Archive

Author Archive

Free Online Billing – Bill On Site Goes Totally Free!

January 13th, 2010 Dan Hulton No comments

It’s a new year, and time for a new strategy. We value our customers’ opinions at Bill On Site, but it sure would be nice to have more opinions to value. Honestly, we don’t get much feedback these days, but that probably has something to do with the lack of customers, too. Something about Bill On Site just doesn’t gel with people, but that’s okay, because we have a plan.

For a limited time, Bill On Site will be available totally free! That’s right, no charges and no restrictions. Sign up for an account and use it to your heart’s content! The only catch is that this isn’t a “permanent” free thing, we will start charging again, just as soon as we’ve figured out exactly what it is everyone’s looking for, and made their dreams come true.

See, that’s the biggest news here, honestly. We’re not just making Bill On Site free for the sake of our health, we’re doing it so that we can get feedback – what’s right, what’s wrong, what’s needed, that kind of thing. We want to turn Bill On Site into an essential tool for your business. We want it to be exactly what you need. We need your help and your participation to do that, so we’re making it as easy as possible – free accounts for everyone!

Plus an extra-special bonus: Anyone who signs up during this “free” period will get a special permanent discount when we switch back to paid accounts. That’s right, you’ll get a special rate on whatever rate plan you choose forever, just for having been signed up during this period.

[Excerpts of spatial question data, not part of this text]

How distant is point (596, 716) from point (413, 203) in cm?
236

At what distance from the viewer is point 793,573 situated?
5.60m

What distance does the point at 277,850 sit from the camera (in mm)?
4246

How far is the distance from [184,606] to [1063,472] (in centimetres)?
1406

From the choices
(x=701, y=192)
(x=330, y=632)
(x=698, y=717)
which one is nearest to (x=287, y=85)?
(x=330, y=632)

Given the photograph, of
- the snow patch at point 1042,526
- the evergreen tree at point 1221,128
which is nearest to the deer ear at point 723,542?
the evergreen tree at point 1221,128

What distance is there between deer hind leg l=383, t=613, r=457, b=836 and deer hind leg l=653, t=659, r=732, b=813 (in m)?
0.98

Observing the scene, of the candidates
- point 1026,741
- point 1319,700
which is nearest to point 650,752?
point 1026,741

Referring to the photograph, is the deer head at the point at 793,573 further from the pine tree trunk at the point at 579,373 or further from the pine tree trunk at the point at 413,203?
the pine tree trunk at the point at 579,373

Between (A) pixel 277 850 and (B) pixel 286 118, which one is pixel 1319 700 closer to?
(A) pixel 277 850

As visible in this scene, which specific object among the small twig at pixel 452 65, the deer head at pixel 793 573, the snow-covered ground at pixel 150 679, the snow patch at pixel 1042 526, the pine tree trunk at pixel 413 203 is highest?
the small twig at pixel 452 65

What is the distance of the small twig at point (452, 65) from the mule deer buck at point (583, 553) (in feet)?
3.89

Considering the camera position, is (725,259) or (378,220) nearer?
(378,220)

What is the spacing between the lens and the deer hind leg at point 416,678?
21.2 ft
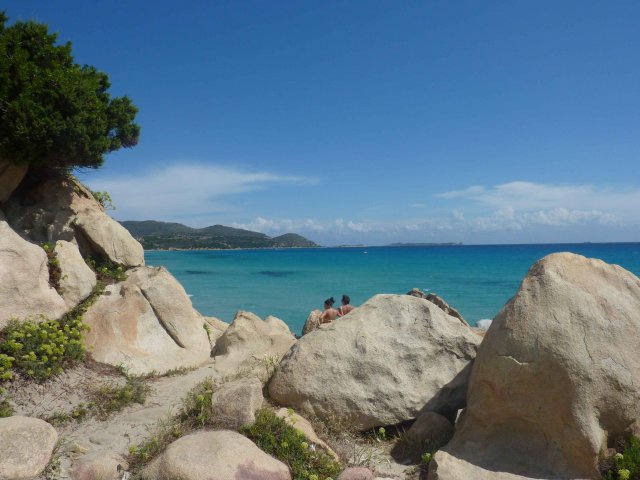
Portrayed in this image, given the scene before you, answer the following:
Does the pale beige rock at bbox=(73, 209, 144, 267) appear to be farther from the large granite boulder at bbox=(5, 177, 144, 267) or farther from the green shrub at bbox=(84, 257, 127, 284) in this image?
the green shrub at bbox=(84, 257, 127, 284)

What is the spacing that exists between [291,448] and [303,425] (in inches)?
28.3

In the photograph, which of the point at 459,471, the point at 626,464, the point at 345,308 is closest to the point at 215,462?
the point at 459,471

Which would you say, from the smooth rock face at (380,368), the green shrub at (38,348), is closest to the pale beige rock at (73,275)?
the green shrub at (38,348)

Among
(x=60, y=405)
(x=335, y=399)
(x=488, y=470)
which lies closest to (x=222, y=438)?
(x=335, y=399)

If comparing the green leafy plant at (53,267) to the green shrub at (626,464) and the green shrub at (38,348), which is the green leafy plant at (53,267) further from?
the green shrub at (626,464)

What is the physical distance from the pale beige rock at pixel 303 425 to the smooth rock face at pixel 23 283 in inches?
240

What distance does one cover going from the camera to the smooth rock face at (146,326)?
11.7 meters

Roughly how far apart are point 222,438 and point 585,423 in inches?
219

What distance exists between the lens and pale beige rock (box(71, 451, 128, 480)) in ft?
23.6

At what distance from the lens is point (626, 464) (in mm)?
7062

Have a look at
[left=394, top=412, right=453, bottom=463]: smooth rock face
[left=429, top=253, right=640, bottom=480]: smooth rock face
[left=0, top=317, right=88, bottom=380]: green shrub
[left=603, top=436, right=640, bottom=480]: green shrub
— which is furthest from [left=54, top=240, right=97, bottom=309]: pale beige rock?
[left=603, top=436, right=640, bottom=480]: green shrub

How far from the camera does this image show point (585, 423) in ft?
23.9

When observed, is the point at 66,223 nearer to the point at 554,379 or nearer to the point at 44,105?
the point at 44,105

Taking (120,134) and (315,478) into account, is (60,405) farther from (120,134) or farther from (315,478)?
(120,134)
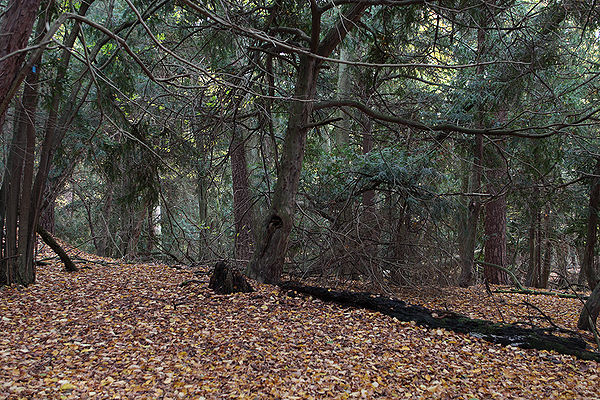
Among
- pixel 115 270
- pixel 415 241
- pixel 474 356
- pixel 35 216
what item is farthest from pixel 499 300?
pixel 35 216

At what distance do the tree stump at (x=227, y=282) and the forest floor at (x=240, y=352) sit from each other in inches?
4.9

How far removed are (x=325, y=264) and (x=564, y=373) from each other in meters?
3.08

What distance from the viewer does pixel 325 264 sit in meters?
5.99

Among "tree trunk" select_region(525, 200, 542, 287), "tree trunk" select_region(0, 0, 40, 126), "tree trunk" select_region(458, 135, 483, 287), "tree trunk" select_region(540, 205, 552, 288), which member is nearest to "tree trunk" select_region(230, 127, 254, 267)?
"tree trunk" select_region(458, 135, 483, 287)

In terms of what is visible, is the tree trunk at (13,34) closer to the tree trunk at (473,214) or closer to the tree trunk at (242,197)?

So go ahead and sign up now for your free account, use Bill On Site, and let us know what you want to see added, changed, or removed.

More news will be coming in the coming days, so keep your eyes peeled here for updates!

Categories: Status Updates Tags:

Launch Day!

November 1st, 2009 Dan Hulton 2 comments

Amid fanfare, the cheering of adoring crowds, and a chorus of overjoyed small business owners the world over, Bill On Site was launched today.

Well, that’s not exactly true.

For one, the fanfare would have violated local noise ordinances, so it was cancelled at the last minute. The crowds lost their way, and the overjoyed small business owners were actually, you know, working like they ought to be, so they couldn’t be there either.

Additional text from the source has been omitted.